Written instruction: Copy all of the data below line for line, with no changes.

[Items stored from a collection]
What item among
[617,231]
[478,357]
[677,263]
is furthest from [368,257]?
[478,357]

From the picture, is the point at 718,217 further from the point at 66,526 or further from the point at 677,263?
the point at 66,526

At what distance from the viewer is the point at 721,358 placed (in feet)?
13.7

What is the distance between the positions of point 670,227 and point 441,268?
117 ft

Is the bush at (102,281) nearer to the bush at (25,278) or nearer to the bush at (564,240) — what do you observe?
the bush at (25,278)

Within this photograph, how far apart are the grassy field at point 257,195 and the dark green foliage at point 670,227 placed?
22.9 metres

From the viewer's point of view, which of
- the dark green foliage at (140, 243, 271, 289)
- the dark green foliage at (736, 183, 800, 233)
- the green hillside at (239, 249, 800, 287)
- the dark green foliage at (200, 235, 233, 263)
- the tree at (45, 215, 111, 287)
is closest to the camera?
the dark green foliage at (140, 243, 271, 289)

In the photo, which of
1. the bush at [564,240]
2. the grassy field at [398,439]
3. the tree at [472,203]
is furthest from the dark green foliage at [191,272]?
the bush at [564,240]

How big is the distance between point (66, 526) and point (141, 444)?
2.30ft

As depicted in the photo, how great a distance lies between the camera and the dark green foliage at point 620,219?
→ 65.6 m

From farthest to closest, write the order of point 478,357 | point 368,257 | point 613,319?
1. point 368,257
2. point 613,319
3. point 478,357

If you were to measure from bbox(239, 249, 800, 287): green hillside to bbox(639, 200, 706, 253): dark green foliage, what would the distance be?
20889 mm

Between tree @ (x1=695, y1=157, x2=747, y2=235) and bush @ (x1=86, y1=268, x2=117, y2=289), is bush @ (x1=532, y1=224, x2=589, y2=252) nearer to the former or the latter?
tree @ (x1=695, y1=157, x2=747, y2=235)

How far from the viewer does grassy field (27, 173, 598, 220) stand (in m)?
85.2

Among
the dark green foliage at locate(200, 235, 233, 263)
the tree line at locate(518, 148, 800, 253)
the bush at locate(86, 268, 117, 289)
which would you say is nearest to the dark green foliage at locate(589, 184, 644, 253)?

Final result:
What item among
[617,231]
[478,357]
[677,263]
is furthest from [368,257]?
[478,357]

From the picture, is the point at 718,217 further from the point at 66,526 or further from the point at 677,263?
the point at 66,526

At what distance from the viewer is the point at 721,358 placed (in feet)?
13.7

What is the distance between the positions of point 670,227 and point 441,268?
117 ft

Is the bush at (102,281) nearer to the bush at (25,278) or nearer to the bush at (564,240) — what do you observe?
the bush at (25,278)

Within this photograph, how far apart are the grassy field at point 257,195 and the dark green foliage at point 670,227 placed?
22.9 metres

From the viewer's point of view, which of
- the dark green foliage at (140, 243, 271, 289)
- the dark green foliage at (736, 183, 800, 233)
- the green hillside at (239, 249, 800, 287)
- the dark green foliage at (200, 235, 233, 263)
- the tree at (45, 215, 111, 287)
is closest to the camera?
the dark green foliage at (140, 243, 271, 289)

In the photo, which of
1. the bush at [564,240]
2. the grassy field at [398,439]
3. the tree at [472,203]
is furthest from the dark green foliage at [191,272]?
the bush at [564,240]

How big is the distance between point (66, 526) and point (141, 444)?
2.30ft

As depicted in the photo, how great a distance lies between the camera and the dark green foliage at point 620,219?
→ 65.6 m

From farthest to closest, write the order of point 478,357 | point 368,257 | point 613,319?
1. point 368,257
2. point 613,319
3. point 478,357

If you were to measure from bbox(239, 249, 800, 287): green hillside to bbox(639, 200, 706, 253): dark green foliage, what would the distance be?
20889 mm

Between tree @ (x1=695, y1=157, x2=747, y2=235) and bush @ (x1=86, y1=268, x2=117, y2=289), is bush @ (x1=532, y1=224, x2=589, y2=252) nearer to the former or the latter?
tree @ (x1=695, y1=157, x2=747, y2=235)

How far from the viewer does grassy field (27, 173, 598, 220) stand (in m)?
85.2

Among
the dark green foliage at locate(200, 235, 233, 263)
the tree line at locate(518, 148, 800, 253)
the bush at locate(86, 268, 117, 289)
which would you say is nearest to the dark green foliage at locate(589, 184, 644, 253)?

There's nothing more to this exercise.